Introducing Signet
Signet is an open-source, self-hosted framework for spec-driven contract testing of microservices.
It is designed for companies that are experiencing the pain points of integration and E2E testing, and want an easy way to introduce contract testing. Companies with existing service tests do not need to write any new unit tests, and provider verification is supported as a first-class feature. Signet is also deployment-aware, so teams can easily check if their service is safe to deploy to an environment. Additionally, Signet can be fully integrated with CI/CD in order to automate contract testing and reduce the need for more expensive tests.
Core Features
Spec-driven Approach
Signet uses a spec-driven approach to contract testing in order to maximize the independent deployability of services. The authoritative contract is an OpenAPI spec which both the consumer and provider services are responsible to conform to. Once the spec is published to the Signet broker, both services can be implemented in parallel and tested independently. The consumer team uses a consumer contract to represent the behavior of the consumer, and this contract is compared with the API spec to test the consumer's side of the integration. The provider team tests the implementation of the provider service directly against the API spec.
Self-hosted
Signet is an open-source framework that is intended to be self-hosted.
It does not provide a managed option that will abstract away deployment, scaling, or high availability.
With those qualifications, Signet does provide two deployment strategies aimed at making it simple to self-host.
For companies that already use AWS, the signet deploy
CLI command provisions an ECS Fargate cluster and deploys the Signet broker along with all supporting infrastructure.
An admin only needs their IAM credentials to deploy the broker to their existing AWS cloud.

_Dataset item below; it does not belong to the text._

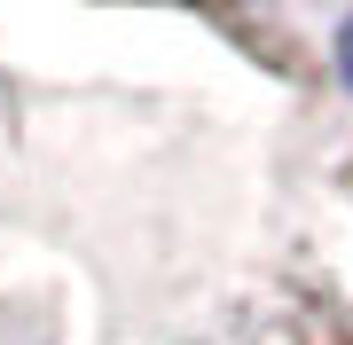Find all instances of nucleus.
<instances>
[{"instance_id": "obj_1", "label": "nucleus", "mask_w": 353, "mask_h": 345, "mask_svg": "<svg viewBox=\"0 0 353 345\" xmlns=\"http://www.w3.org/2000/svg\"><path fill=\"white\" fill-rule=\"evenodd\" d=\"M338 55H345V79H353V24H345V39H338Z\"/></svg>"}]
</instances>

For companies using other cloud providers or hosting on-premises, Signet provides a Docker Compose file to make it as simple as possible to get started.
Easy to Adopt
Once a company is hosting the broker, Signet offers two features that reduce the typical startup costs associated with contract testing. For consumer teams, the CLI offers the ability to record existing service tests in order to generate the consumer contract. This eliminates the need for developers to write new tests in order to adopt contract testing.
Signet also offers built-in support for provider verification. After a provider team has implemented their service, Signet can generate tests based on the API spec. These tests are executed against the provider service in order to verify that it correctly implements the spec.
Dedicated Broker
Rather than storing contracts in version control, Signet uses a broker to implement deployment-awareness and CI/CD integration.
Signet offers deployment-awareness through a feature called Deploy Guard which keeps track of deployments in each environment. When a developer wants to know if it is safe to deploy a new version of a service, Deploy Guard uses deployment data to identify the relevant set of contracts. Given these, Deploy Guard can check whether:
- The service is compatible with all of its consumers which are deployed in the environment.
- All of the service's providers are deployed in the environment.
- All of the service's providers are compatible with the service.
If all of these conditions are met, Deploy Guard informs the developer that it is safe to deploy to that environment.
Deploy Guard is also available through the Signet CLI, allowing CI/CD pipelines to gate deployments based on what is already deployed. Along with Deploy Guard, the rest of the contract testing workflow can be automated in CI/CD using the CLI. The Signet broker ensures that there is a centralized source of truth for every pipeline implementing contract testing. Event-driven workflows are also supported by subscribing CI/CD pipelines to receive webhooks from the broker based on various contract testing events.